**To-do item A**
Answer these questions using the HTML::WikiConverter documentation:
(i) What does the new method do if $dialect is not provided or is not installed?
(ii) What value would the English Wikipedia use for wiki_uri?
(iii) What name is given to the wiki markups into which HTML can be converted?
**To-do item B**
From the HTML::WikiConverter documentation, list every optional attribute that can be included in %attrs.
**To-do item C**
Recast the paragraph of the HTML::WikiConverter documentation that begins "Returns a converter for the specified dialect" as a brief list, keeping its main facts.

**Text shown**
◇ ◇ ◇ ◇ ◇ ◇ ◇

The London Perl and Raku Workshop takes place on 26th Oct 2024. If your company depends on Perl, please consider sponsoring and/or attending.

NAME

HTML::WikiConverter - An HTML to wiki markup converter

SYNOPSIS

  use HTML::WikiConverter;
  my $wc = new HTML::WikiConverter( dialect => 'MediaWiki' );
  print $wc->html2wiki( $html );

DESCRIPTION

HTML::WikiConverter is an HTML to wiki converter. It can convert HTML source into a variety of wiki markups, called wiki "dialects".

METHODS

new
  my $wc = new HTML::WikiConverter( dialect => $dialect, %attrs );

Returns a converter for the specified dialect. Dies if $dialect is not provided or is not installed on your system. (See "Supported dialects" for a list of supported dialects.) Additional parameters are optional and can be included in %attrs:

  base_uri
    URI to use for converting relative URIs to absolute ones

  wiki_uri
    URI used in determining which links are wiki links. For example,
    the English Wikipedia would use 'http://en.wikipedia.org/wiki/'

  wrap_in_html
    Helps C<HTML::TreeBuilder> parse HTML fragments by wrapping HTML
    in <html> and </html> before passing it through html2wiki()
html2wiki
  my $wiki = $wc->html2wiki( $html );

Converts the HTML source into wiki markup for the current dialect.

◇ ◇ ◇ ◇ ◇ ◇ ◇

Records from a dataset:
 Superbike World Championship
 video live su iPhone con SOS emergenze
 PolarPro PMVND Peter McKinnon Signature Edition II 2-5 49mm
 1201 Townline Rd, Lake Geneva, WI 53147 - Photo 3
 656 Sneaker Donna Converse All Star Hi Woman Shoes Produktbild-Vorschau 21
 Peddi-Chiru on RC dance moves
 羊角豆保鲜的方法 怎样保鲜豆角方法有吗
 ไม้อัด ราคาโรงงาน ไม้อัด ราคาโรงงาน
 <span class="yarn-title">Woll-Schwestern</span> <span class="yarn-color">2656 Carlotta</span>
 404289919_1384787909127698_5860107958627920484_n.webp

◇ ◇ ◇ ◇ ◇ ◇ ◇

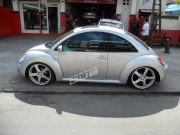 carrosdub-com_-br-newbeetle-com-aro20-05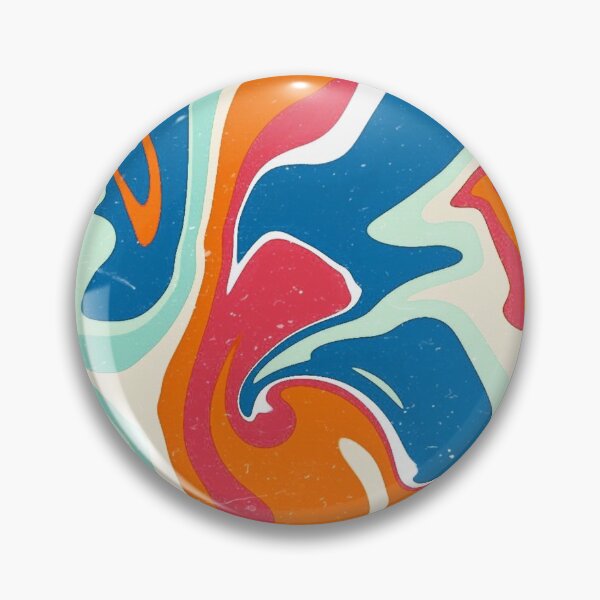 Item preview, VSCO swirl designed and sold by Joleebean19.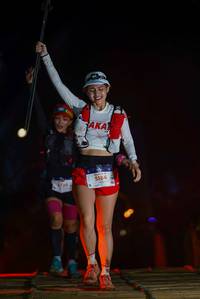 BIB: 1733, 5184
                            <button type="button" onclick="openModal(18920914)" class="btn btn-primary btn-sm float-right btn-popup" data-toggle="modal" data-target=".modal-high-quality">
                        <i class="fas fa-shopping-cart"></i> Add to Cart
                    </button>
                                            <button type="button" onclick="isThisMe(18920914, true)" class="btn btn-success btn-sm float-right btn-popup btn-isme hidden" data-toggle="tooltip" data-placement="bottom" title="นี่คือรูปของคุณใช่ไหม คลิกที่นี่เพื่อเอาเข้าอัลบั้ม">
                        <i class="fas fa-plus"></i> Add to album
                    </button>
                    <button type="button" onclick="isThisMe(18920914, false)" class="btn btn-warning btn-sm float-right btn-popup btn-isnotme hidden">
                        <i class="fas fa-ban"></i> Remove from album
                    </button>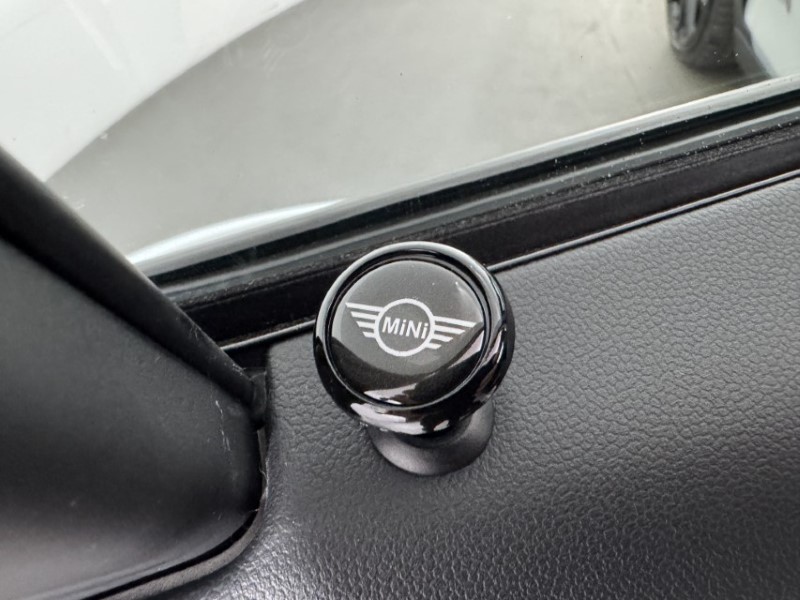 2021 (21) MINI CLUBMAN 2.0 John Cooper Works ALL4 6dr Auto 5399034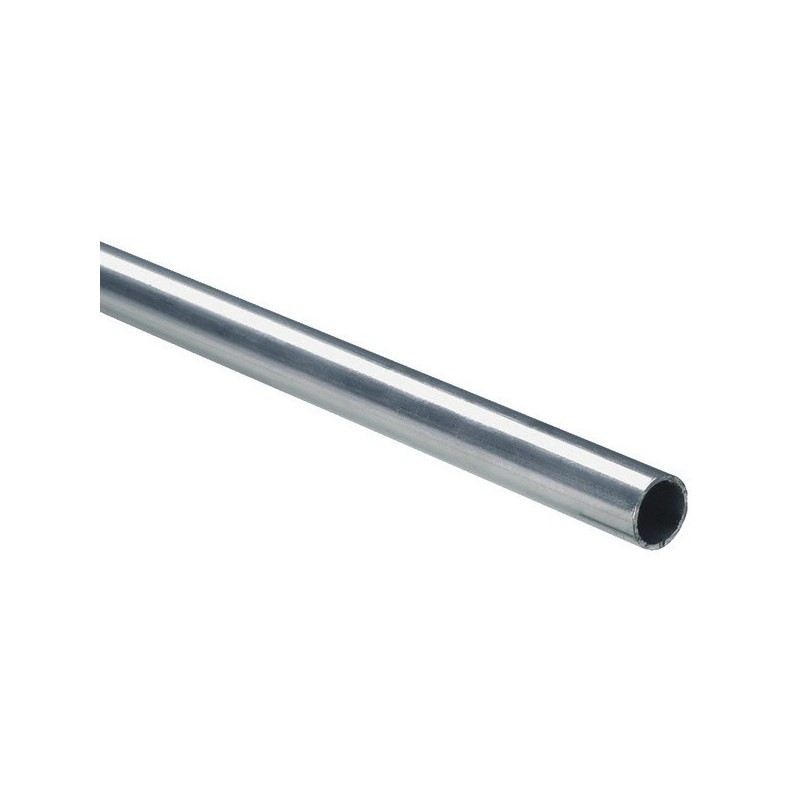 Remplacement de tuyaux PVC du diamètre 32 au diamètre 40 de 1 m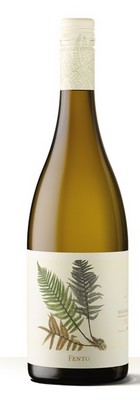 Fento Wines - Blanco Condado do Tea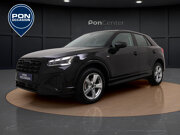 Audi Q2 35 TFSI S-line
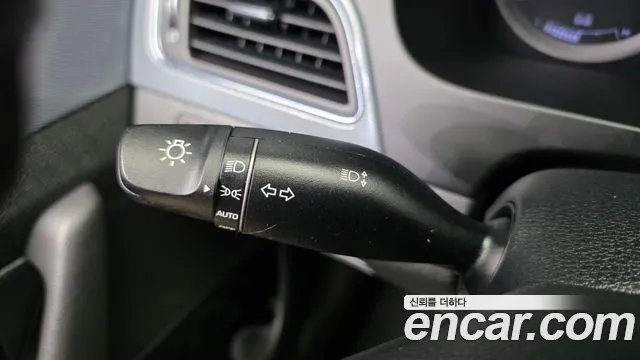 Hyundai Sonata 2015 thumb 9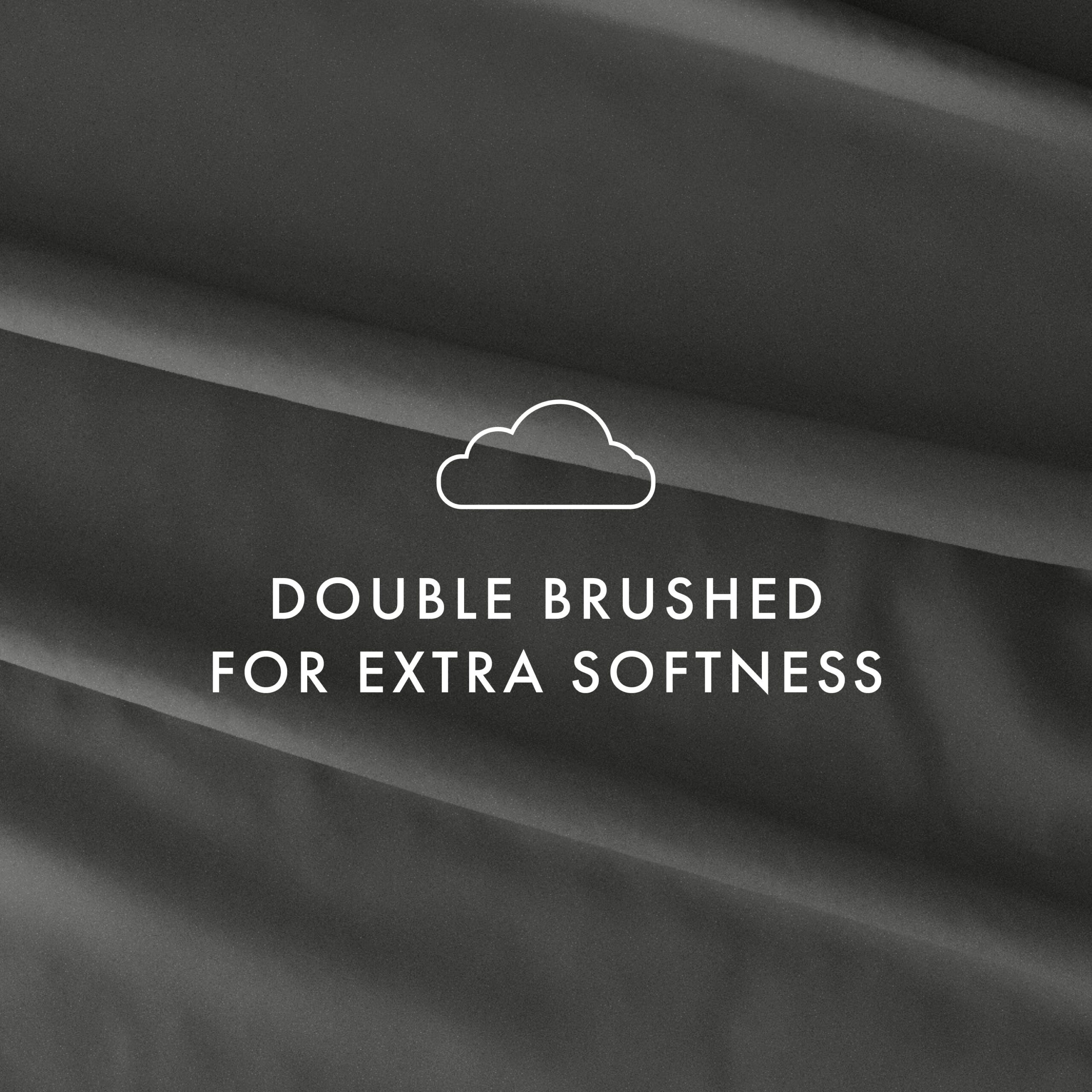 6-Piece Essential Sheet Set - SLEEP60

◇ ◇ ◇ ◇ ◇ ◇ ◇

**Response A**
(i) It dies.
(ii) 'http://en.wikipedia.org/wiki/'
(iii) Wiki "dialects".

**Response B**
base_uri, wiki_uri, wrap_in_html

**Response C**
- Returns a converter for the specified dialect.
- Dies if $dialect is not provided or is not installed on the system.
- Supported dialects are listed under "Supported dialects."
- Additional optional parameters can be included in %attrs.